Hmmmm. 

U.S. home sales fell unexpectedly in June, posting their third straight monthly decline as a persistent shortage of properties on the market drove house prices to a record high.

The report on Monday from the National Association of Realtors (NAR) added to last week's soft homebuilding data in suggesting that the housing market lagged an apparent acceleration in economic growth in the second quarter.
While supply constraints have accounted for the weak sales streak, there are growing concerns that the higher house prices and rising mortgage rates will cause demand to slow.

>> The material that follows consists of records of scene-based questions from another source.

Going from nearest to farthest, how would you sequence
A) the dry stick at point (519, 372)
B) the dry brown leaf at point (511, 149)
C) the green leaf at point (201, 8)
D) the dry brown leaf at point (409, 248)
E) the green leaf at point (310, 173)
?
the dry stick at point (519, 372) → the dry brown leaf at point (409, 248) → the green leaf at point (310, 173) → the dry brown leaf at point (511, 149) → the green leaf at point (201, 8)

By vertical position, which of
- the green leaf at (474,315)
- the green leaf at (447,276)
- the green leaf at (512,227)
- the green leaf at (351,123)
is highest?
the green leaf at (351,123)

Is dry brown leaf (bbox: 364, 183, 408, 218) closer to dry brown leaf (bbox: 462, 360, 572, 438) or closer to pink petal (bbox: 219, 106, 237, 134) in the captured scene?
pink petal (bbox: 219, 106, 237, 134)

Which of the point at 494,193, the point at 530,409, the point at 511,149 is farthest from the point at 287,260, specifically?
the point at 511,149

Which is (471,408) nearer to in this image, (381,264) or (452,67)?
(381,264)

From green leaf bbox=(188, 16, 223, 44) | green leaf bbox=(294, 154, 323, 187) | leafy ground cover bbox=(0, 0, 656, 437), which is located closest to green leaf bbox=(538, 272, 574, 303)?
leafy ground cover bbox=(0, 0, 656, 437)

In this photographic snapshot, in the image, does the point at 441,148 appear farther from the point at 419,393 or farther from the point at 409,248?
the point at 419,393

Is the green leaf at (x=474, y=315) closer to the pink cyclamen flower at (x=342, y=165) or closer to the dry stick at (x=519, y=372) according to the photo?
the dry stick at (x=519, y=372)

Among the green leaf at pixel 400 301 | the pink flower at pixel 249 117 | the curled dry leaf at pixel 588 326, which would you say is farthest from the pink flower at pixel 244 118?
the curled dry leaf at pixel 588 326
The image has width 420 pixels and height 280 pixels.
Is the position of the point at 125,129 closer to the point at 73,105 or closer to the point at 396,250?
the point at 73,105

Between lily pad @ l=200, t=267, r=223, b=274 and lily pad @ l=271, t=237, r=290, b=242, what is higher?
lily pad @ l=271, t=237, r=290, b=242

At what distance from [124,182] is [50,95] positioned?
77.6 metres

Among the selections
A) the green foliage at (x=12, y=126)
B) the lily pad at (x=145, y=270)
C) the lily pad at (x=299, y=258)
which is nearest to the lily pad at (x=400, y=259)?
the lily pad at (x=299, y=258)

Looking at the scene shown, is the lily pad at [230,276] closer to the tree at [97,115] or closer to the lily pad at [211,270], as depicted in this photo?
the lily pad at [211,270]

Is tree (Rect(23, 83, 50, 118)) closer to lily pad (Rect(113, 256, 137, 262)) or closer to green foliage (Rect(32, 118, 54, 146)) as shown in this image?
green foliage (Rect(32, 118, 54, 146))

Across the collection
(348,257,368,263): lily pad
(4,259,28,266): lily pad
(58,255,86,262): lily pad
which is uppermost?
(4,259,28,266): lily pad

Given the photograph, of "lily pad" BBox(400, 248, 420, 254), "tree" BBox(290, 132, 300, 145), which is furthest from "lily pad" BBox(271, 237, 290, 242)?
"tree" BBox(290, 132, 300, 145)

"The overall economy is in great shape, but there are a few cracks in the armor," said Joel Naroff, chief economist at Naroff Economic Advisors in Holland, Pennsylvania. "The key housing market is suffering from a major case of agita." 
Existing home sales slipped 0.6 percent to a seasonally adjusted annual rate of 5.38 million units last month, the NAR said. May's sales pace was revised down to 5.41 million units from the previously reported 5.43 million units.


Economists polled by Reuters had forecast existing home sales gaining 0.5 percent in June. Sales rose in the Northeast and Midwest. They fell in the West, which has seen a sharp rise in prices, and the South, where most of the homes are sold.

Existing home sales, which make up about 90 percent of U.S. home sales, dropped 2.2 percent from a year ago in June. They have declined on a year-over-year basis for four consecutive months and decreased 2.2 percent in the first half of 2018.

Sales are being stymied by an acute shortages of homes on the market. Rising building materials costs as well as shortages of land and labor have left builders unable to bridge the inventory gap, pushing up house prices.
The median house price increased 5.2 percent from a year ago to an all-time high of $276,900 in June. That was the 76th consecutive month of year-on-year price gains.